The company Buckley is building has a clarity to it that most data startups lack. The problem is well-defined: government permit data exists, it is fragmented and inaccessible, and it contains meaningful commercial signal. The solution is engineering-intensive but not conceptually complex: ingest, clean, normalize, surface. The market is genuinely large - construction is a $1.8 trillion US industry - and the data moat compounds with every jurisdiction added.
In January 2026, Shovels acquired ReZone, an AI-powered platform that tracks and analyzes local government meetings - zoning hearings, planning commissions, city council votes. The combination makes strategic sense: if you already know what got built, knowing what's about to get approved for construction is the logical next layer of intelligence.
The Education Under the Startup
Three degrees across three elite institutions sounds like credential stacking.

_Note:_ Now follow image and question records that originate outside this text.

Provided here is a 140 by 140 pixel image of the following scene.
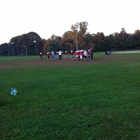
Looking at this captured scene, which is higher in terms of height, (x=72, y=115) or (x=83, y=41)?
(x=83, y=41)

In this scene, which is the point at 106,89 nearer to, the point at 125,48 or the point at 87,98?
the point at 87,98

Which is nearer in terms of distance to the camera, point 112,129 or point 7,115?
point 112,129

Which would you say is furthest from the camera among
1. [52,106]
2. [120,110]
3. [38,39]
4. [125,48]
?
[38,39]

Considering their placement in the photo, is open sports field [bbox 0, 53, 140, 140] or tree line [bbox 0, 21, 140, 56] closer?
open sports field [bbox 0, 53, 140, 140]

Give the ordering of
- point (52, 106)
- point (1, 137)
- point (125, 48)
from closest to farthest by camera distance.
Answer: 1. point (1, 137)
2. point (52, 106)
3. point (125, 48)

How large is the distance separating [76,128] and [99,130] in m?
0.54

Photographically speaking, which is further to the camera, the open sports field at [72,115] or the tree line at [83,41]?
the tree line at [83,41]

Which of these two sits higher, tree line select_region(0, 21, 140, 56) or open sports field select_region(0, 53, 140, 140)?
tree line select_region(0, 21, 140, 56)

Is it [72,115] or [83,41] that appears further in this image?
[83,41]

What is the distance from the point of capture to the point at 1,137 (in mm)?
4406

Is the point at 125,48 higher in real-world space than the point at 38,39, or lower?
lower

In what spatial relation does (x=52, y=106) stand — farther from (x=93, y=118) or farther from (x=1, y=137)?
(x=1, y=137)

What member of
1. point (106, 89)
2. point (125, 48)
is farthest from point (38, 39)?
point (106, 89)

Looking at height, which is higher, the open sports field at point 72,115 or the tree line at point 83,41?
the tree line at point 83,41
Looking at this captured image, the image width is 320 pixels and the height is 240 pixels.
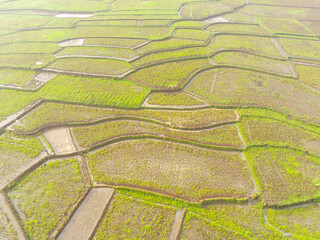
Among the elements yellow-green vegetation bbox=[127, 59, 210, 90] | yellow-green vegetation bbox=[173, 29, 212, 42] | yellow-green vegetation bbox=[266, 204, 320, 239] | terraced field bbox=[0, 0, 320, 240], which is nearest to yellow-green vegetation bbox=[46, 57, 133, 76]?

In Buckley's case it reads more like genuine intellectual curiosity - public policy, business, entrepreneurship - that eventually resolved itself into a company that sits at the intersection of civic data, commercial intelligence, and climate infrastructure. The Harvard Kennedy School background is not a detail that comes up in press releases, but it's visible in how Shovels thinks about its role: not just a data vendor, but an entity that can reduce information asymmetry in a sector that has long operated on handshakes and rumors.

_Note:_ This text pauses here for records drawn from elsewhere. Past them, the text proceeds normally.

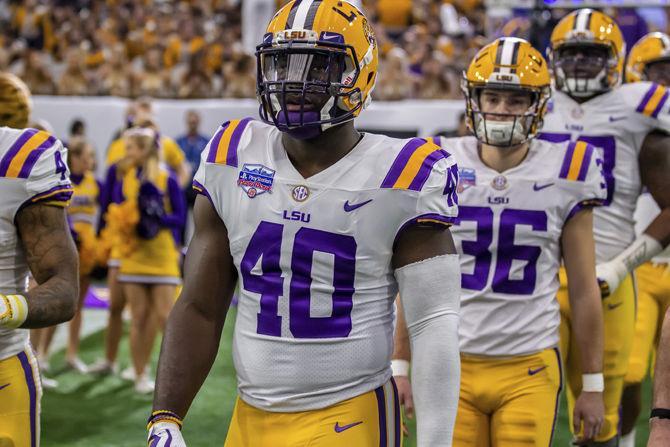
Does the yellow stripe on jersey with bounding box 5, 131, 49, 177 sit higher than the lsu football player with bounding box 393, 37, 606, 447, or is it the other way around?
the yellow stripe on jersey with bounding box 5, 131, 49, 177

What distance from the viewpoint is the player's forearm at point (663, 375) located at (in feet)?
7.13

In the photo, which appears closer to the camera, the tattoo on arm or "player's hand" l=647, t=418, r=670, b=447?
"player's hand" l=647, t=418, r=670, b=447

Buckley met his co-founder Luka Kacil - who lives in Slovenia - through MightySignal after AppMonsta's 2019 acquisition. They have built and run Shovels as a fully distributed company from the start. In 2025, the team gathered in Nashville for a summit - a rare in-person moment for a company that otherwise spans the Atlantic and multiple US time zones. By then, Shovels had tripled its revenue and doubled its headcount.